As we were driving away from the resort, we passed an antique shop and I wondered allowed if the folks running the place had any explanation for the flood of business they must have gotten today.
Since this event had been sort of a bust, we salvaged the afternoon by eating a lunch of veggie burgers at the 209 Diner down in Ellenville. The motor that rotates the pie display in the 209 Diner has been broken for years, and according to something I heard on This American Life, a broken pie rotator leads to a 50% drop in pie sales. But the pies in the 209 Diner pie display are nothing special; they're from the Hannford Supermarket bakery and still contain all their Hannaford labels and packaging.

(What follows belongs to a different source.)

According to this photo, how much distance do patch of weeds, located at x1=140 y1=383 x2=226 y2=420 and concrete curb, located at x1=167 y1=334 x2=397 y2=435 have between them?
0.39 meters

This evening Gretchen and I watched a DVD containing five episodes of the British comedy series The Office. Oh sweet Jesus it was funny, but it was a creeping sort of funniness that required a little character development to get off the ground. For this reason we only found ourselves chuckling quietly at the first episode, laughing at the second, and physically addicted by the fifth. The chief conceit of the show is that a boss thinks he's a comic genius, and that his comedy is what puts him in the topmost tier of middle managers. In truth, though, he's a "sad little man" whose jokes can be relied upon to induce cringes, not laughter. It's this meta-humor that makes the show so uniquely entertaining, delightfully reaping crop after crop of laughter from humor muscles that might otherwise lie fallow.
Like other recent shows (Reno 911 for example), the style and pacing of The Office is heavily influenced by reality television. It's interesting how "reality" programming has injected a formulaic view of "reality" back into drama and comedy, and now, after many failed and half-assed attempts by postmodernists, we finally can accept the cameramen (and ourselves) as just more characters, just so long as the actors playing real people act as if they have become so familiar with the camera that its presence isn't distorting their behavior all that much.

pictures related to my recent heat shield project:

A reminder of how the heat shield used to look, November 2002.

The new stone-covered heat shield. The metal rooster was bought in South Africa and the copper mennorah was the first one I ever made. I applied a coat of stone finisher to it today.

My childhood friend Nathan bought that kite a day or so before I was married back in May, 2003.

The triangular rocks that support the topmost shelf rock. Each is pierced by a seven inch gutter screw anchored in a wall stud.

Me on the floor in the dining room.

Clarence today. He had some facial wounds that have recently healed.